**What to produce:**
Rewrite the records as a two-column CSV with the columns text and answer: give one row per record, and put each value in its own quoted field with line breaks turned into spaces. Begin at the line that has "Comparing the knitted", continue through the end of the records, and leave the pictures out.

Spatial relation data
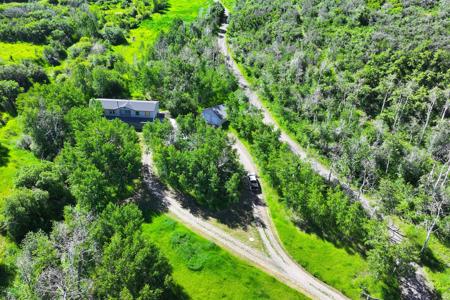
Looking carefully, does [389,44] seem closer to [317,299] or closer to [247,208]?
[247,208]

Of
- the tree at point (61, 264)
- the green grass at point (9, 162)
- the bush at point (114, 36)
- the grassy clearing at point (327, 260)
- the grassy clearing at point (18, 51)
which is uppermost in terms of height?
the bush at point (114, 36)

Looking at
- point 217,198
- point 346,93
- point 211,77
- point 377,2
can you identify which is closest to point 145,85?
point 211,77

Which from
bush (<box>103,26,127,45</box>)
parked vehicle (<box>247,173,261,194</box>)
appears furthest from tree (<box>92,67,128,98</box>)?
parked vehicle (<box>247,173,261,194</box>)

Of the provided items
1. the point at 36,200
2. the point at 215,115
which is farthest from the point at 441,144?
the point at 36,200

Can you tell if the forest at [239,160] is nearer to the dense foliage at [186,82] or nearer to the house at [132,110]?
the dense foliage at [186,82]

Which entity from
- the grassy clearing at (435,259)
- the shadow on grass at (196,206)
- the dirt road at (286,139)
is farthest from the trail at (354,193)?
the shadow on grass at (196,206)

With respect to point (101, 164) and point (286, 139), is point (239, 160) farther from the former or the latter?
point (101, 164)
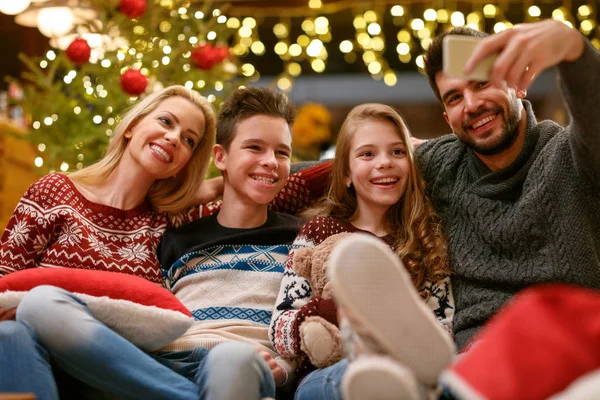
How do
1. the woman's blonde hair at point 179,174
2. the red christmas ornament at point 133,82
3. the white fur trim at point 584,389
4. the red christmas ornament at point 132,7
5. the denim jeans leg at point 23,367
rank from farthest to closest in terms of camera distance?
the red christmas ornament at point 132,7 → the red christmas ornament at point 133,82 → the woman's blonde hair at point 179,174 → the denim jeans leg at point 23,367 → the white fur trim at point 584,389

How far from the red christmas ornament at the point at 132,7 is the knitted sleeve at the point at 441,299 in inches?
64.4

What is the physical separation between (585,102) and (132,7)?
1832 millimetres

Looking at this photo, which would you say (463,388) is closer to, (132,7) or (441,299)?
(441,299)

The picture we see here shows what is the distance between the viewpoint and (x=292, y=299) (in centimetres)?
166

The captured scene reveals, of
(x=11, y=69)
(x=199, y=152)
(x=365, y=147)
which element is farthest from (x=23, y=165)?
(x=11, y=69)

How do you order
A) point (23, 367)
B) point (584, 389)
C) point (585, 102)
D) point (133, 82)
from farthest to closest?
1. point (133, 82)
2. point (585, 102)
3. point (23, 367)
4. point (584, 389)

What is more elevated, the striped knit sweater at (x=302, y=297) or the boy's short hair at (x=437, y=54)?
the boy's short hair at (x=437, y=54)

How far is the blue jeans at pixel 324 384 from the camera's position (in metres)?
1.34

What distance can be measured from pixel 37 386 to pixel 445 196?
103 cm

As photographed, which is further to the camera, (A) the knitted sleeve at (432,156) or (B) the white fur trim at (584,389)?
(A) the knitted sleeve at (432,156)

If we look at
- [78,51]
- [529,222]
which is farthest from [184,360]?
[78,51]

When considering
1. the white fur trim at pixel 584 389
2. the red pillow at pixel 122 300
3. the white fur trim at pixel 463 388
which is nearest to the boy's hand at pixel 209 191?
the red pillow at pixel 122 300

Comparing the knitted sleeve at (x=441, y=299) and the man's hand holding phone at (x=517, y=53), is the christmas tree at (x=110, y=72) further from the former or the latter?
the man's hand holding phone at (x=517, y=53)

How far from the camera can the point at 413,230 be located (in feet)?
5.74
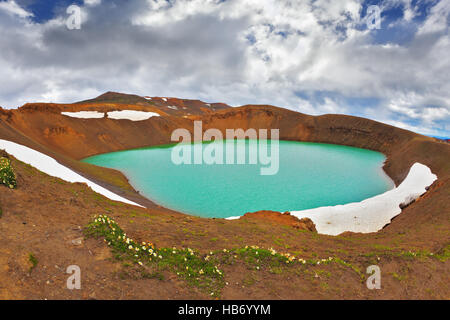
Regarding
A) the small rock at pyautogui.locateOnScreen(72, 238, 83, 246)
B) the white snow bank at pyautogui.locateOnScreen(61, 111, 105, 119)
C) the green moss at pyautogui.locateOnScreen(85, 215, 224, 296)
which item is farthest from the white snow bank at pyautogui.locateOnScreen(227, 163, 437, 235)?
the white snow bank at pyautogui.locateOnScreen(61, 111, 105, 119)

**The result:**
text,answer
"Comparing the knitted sleeve at (x=441, y=299) and the man's hand holding phone at (x=517, y=53), is the christmas tree at (x=110, y=72) further from the former or the latter?","the man's hand holding phone at (x=517, y=53)"
"How far from the camera can the point at 413,230 be located (in feet)?","5.74"
"Regarding A) the small rock at pyautogui.locateOnScreen(72, 238, 83, 246) B) the white snow bank at pyautogui.locateOnScreen(61, 111, 105, 119) C) the green moss at pyautogui.locateOnScreen(85, 215, 224, 296) which item is farthest from the white snow bank at pyautogui.locateOnScreen(227, 163, 437, 235)?","the white snow bank at pyautogui.locateOnScreen(61, 111, 105, 119)"